Developing specifications for XAFS information interchange

Hester, J. R.

doi:10.1107/S1574870720016729

RELATED SITES: IUCr | IUCr Journals

International
Tables for
Crystallography
Volume I
X-ray absorption spectroscopy and related techniques
Edited by C. T. Chantler, F. Boscherini and B. Bunker

International Tables for Crystallography (2024). Vol. I. ch. 7.1, pp. 857-860
https://doi.org/10.1107/S1574870720016729

Chapter 7.1. Developing specifications for XAFS information interchange

James R. Hester^a ^*

^aAustralian Nuclear Science and Technology Organisation, Locked Bag 2001, Kirrawee DC, NSW 2232, Australia
Correspondence e-mail: [email protected]

A number of data formats in widespread use outside the XAFS community are suitable for comprehensive descriptions of XAFS experiments. The suitability of each data format for particular use cases is assessed.

Keywords: information interchange.

1. Introduction

As information cannot depend on the way in which it is arranged in a data file, it is always possible to cleanly divide a data-interchange specification into two parts: the ontology and the format. The ontology defines the scientific meanings of items found in data files. Each individual meaning is labelled for convenience with a data name. The format describes the location and arrangement of the values associated with these data names in a data file. A single ontology can therefore be used with multiple file formats, and the ontology developed for use with a particular format can be repurposed and extended for other formats.

The ontologies underlying traditional XAS data formats are simple. A format consisting of a header followed by the absorption spectrum presented in a single table is typically sufficient to capture values for all data names. Notable examples of these formats include XAFS Data Interchange (XDI) and the ICAT XAFS database input format (Asakura et al., 2018 ). However, as made clear by Sarangi (2018 ) and Trevorah et al. (2019 ), much richer metadata describing both the experiment and data-modelling process are required in order to properly process, model and assess modern XAS experiments. Recording data values described by ontologies that have been expanded to cover richer metadata requires the adoption of a more complex data format, as discussed in the next section.

A survey of possible data-transfer formats for XAS was presented by Ravel et al. (2012 ). Of the surveyed formats, only the XDI format has seen much subsequent use. A textual XAS Interchange Format (XIF) for biological XAS later outlined by Sarangi (2018 ) allows more than one table per data file and as such is more suited to a larger ontology.

The following sections briefly assess the way in which a broad-coverage XAFS ontology might be matched to a representative sample of scientific file formats. Each file format is assessed both in terms of its suitability for a scientific ontology and according to other desirable practical features of an interchange format. The analysis below may readily be extended to the hundreds of information-interchange formats that are not covered here.

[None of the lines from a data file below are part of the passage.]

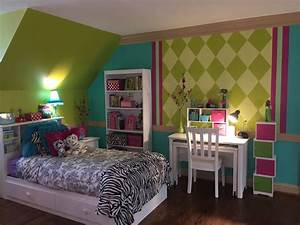 chartreuse hot pink deep aqua with black white With 10 years old girl bedroom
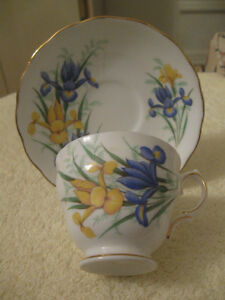 BEAUTIFUL OLD VINTAGE ROYAL VALE BONE CHINA CUP & SAUCER
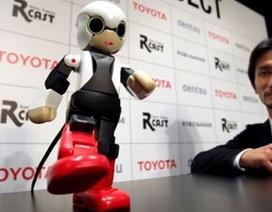 Robot biết nói đầu tiên sắp bay vào vũ trụ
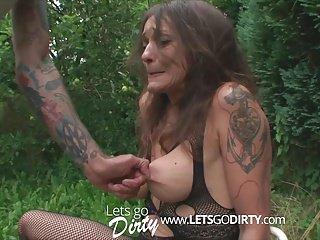 Hardcore Slave Sadist video: brutaler sadist bestraft unterwuerfige milf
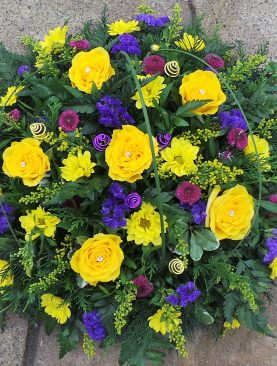 Loose Funeral Wreath Yellow and Purple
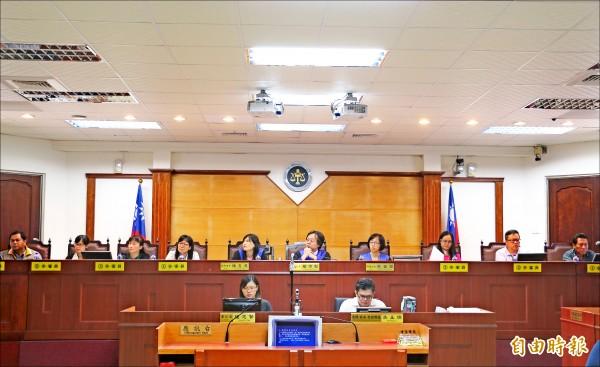 去年八月屏東地院舉辦人民參審制模擬法庭。(資料照,記者李立法攝)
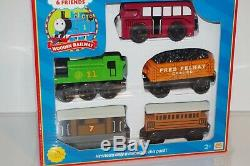 Thomas & Friends Wooden Railway Train Tank NEW 5-Car Gift Pack Henrietta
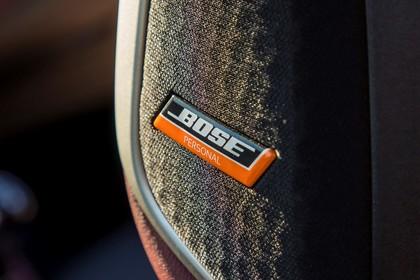 Nissan Micra K14 Innenansicht statisch Detail Bose Lautsprecher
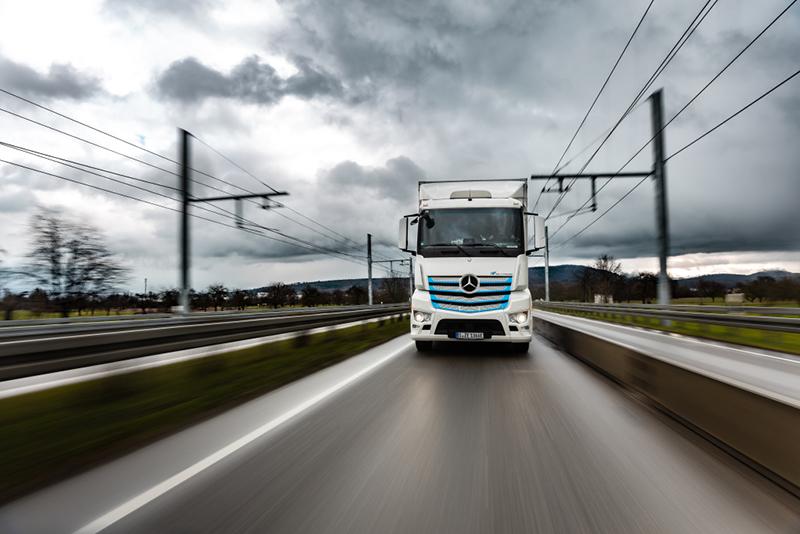 Daimler nie planuje produkcji ciężarówek zasilanych z napowietrznych linii trakcyjnych. Koncentruje się na napędzie akumulatorowym i wodorowych ogniwach paliwowych.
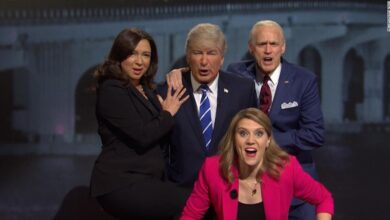 Photo of Watch: 'SNL' sketch flips channels between the town halls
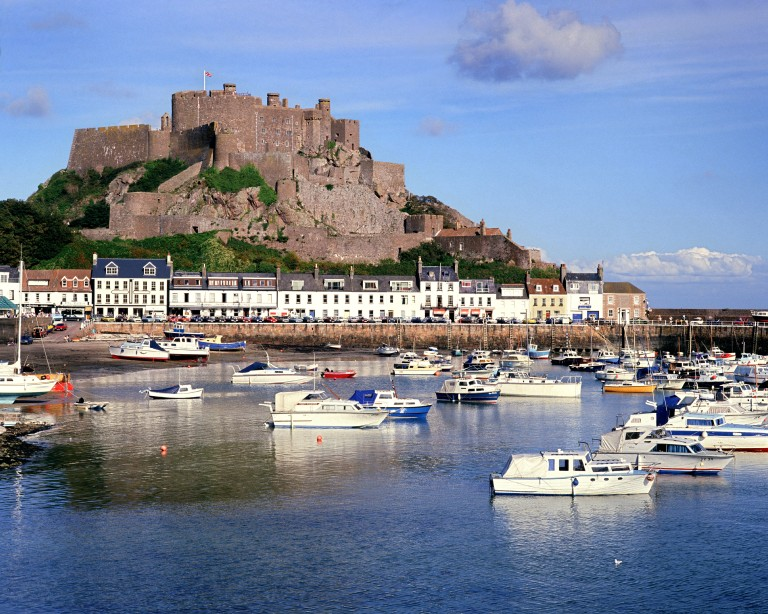 AYG93B GB - JERSEY: Gorey Harbour and Mont Orgueil Castle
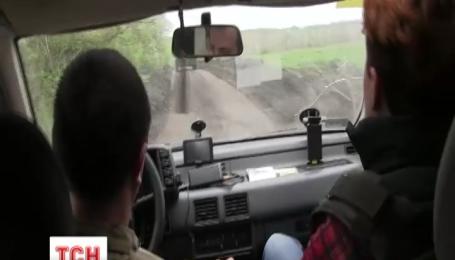 На Луганщине недалеко от трассы Бахмутка боевики обстреливают Крымское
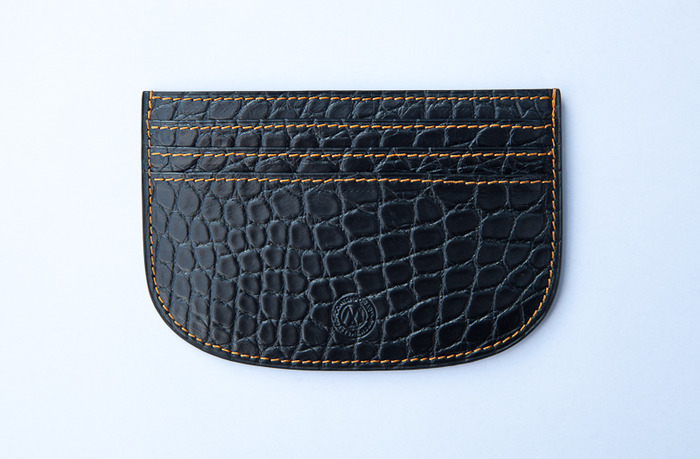 Reward US$ 850 handmade Creditcard-holder 4.,5 x 3,1 inch (11,5 X 8 cm) limited edition of 888 pieces by craftsman Camille Fournet in black alligator leather in half of superelliptic shape .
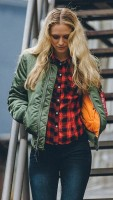 Жіноча куртка бомбер MA-1 W Flight Jacket Alpha Industries Olive
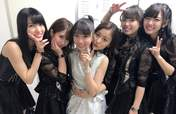 C-ute,   Hagiwara Mai,   Makino Maria,   Nakajima Saki,   Okai Chisato,   Suzuki Airi,   Yajima Maimi,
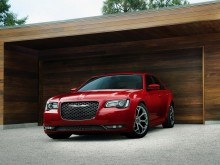 Новый Chrysler 300C 2015-2016 - фото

2. Ontological considerations

The suitability of a particular file format may be evaluated from an ontological perspective according to the arguments of Hester (2016 ) based on the olog formalism of Spivak & Kent (2012 ). In this formulation, a data name is a function mapping values from some domain to some codomain, with some data names simply containing domain values. The values taken by a data name in a data file are a record of particular associations between domain and codomain values, and a data name will in general take multiple values in a single data file. A file format is able to encapsulate data from any ontology if (i) an arbitrary number of data names can take multiple values, (ii) the type of data values appearing in the ontology can be represented by that format and (iii) the correspondence between data-name values and the domain values from which they were mapped is preserved. The data formats considered below all satisfy these ontological criteria. Traditional XAS formats generally allow a single table only, so that it becomes impractical to include an arbitrary number of multi-valued data names and therefore these formats fail meet the ontological criteria.

In common with most scientific data, the data types encountered in EXAFS can be covered by integers, real numbers, text and multi-dimensional array data. Data of these types may always be preserved textually using ASCII-encoded bytes, technically satisfying (ii), although native provision for these types in the chosen format is desirable in order to reduce specification and programming effort when mating the ontology to a given format. For example, while multi-dimensional arrays may always be stored as a sequence of numbers together with array dimensions, index order and optional compression type, a format which defines arrays as a fundamental type allows data programmers to ignore array representation details and to instead rely on format-specific programming libraries.

(iii) is generally trivial to satisfy in any format offering ordered sequences of values. If data names taking multiple values are stored as arrays, the position in the array can be used to link corresponding domain and codomain values. Alternatively, a common pattern in hierarchical formats is to distribute values for a single data name across multiple nodes: in this case, values for a data name appearing at a lower level in the hierarchy correspond to the particular node value that they lie under.

3. Practical considerations

Desirable practical features of an interchange format typically include portability, long-term accessibility, efficient storage, rapid access and convenience (Hinsen, 2012 ). The particular use case will determine the relative weight to assign each of these features.

Archival use requires that the data files are likely to be accessible over the long term. This means that at some nominated future time both the storage media and file system are readable, and that the exact standard according to which the data were stored in the files is available, preferably with accompanying software tools. A simple heuristic for estimating the likely longevity of a standard is to assess the number of data files currently written according to that standard and any standards upon which it depends: the more data files that are in circulation, the longer it will take for that standard to become irrelevant and thus unsupported. For relatively new standards, the widespread availability of unencumbered specifications, open-source, cross-platform software tools and independence from any single organization are reasonable leading indicators of longevity.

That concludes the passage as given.